第12話

「やべぇ! させるかぁぁぁっ!」

「うるさいハエだ……のいておれ!」

 ヘラは闇の塊から一時的に右手を離し、人差し指をセロに向けた。すると、子どもの頭程度の大きさの闇の塊が放たれ、セロのみぞおちに直撃する。

 急所に攻撃を食らったセロはすぐに立ち上がる事ができず、必死に上体を起こしながら叫んだ。

「……っ! イヴ、スフェラ! 逃げろぉぉぉっ!!」

「死ね! 小娘ども!」

 セロの必死の叫びと、ヘラの無情な叫びが重なった。そして、ヘラは両手をイヴ達に向け、巨大な闇の塊を放とうとする。

 だが、その時だ。

「させるものか!」

 第三の叫び声が響き、続いてバチィッ! という音が聞こえた。セロにとっては聞き慣れない音だが、生木を力任せに割り切った時の音に似ていたような気もする。

 見れば、いつの間にかヘラの背後にレクスがいた。恐らく、ヘラはレクスに関してはもう相手にするのが終わったものだと思っていたのだろう。だからこそ油断し、レクスの接近に気付かなかったのだ。

 レクスの右手には、炎のような赤色に輝く石が握られている。恐らくはあれが、サビドゥリア鉱石という物なのだろう。

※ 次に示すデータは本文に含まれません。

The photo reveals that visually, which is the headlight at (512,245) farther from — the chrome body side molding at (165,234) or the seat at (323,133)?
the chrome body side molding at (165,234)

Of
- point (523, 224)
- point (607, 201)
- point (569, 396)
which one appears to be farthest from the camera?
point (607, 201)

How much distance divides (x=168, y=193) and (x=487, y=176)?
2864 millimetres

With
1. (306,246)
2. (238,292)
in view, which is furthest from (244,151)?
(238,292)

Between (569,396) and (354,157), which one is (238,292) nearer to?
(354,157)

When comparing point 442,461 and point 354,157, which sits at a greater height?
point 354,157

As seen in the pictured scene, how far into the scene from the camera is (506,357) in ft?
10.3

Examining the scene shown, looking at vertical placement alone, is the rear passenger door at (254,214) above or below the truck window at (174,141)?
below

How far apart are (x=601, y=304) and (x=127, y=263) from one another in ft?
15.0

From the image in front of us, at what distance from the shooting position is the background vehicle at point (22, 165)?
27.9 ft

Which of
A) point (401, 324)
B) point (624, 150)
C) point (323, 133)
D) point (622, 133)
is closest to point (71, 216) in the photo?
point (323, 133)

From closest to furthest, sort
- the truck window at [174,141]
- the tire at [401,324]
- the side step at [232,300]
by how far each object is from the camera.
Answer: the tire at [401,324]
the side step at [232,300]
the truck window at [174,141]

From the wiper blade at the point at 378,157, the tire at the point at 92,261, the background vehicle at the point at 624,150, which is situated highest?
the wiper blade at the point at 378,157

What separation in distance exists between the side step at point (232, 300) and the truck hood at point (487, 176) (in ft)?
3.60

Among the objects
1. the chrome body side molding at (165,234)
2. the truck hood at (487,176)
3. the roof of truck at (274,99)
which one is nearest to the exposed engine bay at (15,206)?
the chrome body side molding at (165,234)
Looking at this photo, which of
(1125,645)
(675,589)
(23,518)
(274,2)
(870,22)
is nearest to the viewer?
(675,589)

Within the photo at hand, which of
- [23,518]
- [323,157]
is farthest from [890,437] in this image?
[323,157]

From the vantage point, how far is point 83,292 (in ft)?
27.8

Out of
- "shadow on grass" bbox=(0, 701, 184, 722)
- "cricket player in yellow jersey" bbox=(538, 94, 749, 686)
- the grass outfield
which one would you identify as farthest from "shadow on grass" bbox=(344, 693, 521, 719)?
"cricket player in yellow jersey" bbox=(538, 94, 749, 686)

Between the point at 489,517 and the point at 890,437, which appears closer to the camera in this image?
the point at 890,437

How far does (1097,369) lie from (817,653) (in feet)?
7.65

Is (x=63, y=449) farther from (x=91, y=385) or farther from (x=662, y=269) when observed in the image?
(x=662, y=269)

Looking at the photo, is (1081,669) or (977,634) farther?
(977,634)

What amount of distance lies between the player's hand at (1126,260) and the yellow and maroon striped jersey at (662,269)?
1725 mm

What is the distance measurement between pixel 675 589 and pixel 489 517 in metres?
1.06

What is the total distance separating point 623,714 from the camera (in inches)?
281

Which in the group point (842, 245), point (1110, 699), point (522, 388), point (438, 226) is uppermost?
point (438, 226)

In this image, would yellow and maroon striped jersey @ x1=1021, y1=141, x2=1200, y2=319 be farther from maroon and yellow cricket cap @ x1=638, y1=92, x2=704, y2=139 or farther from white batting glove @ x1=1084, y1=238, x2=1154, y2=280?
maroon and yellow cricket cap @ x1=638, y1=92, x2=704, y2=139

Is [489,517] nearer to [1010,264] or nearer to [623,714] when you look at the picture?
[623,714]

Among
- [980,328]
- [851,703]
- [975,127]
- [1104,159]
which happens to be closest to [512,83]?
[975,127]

 レクスは右手に握ったサビドゥリア鉱石を、ヘラの背中に押し当てている。そのヘラの顔が青ざめた。今まさに放たれようとしていた闇の塊が、音も無くすうっと消えていく。

「な、何……!? 体が……動かぬ!?」

 氷漬けにでもなったかのように動けなくなったヘラに、レクスは眉ひとつ動かす事無く、淡々と言った。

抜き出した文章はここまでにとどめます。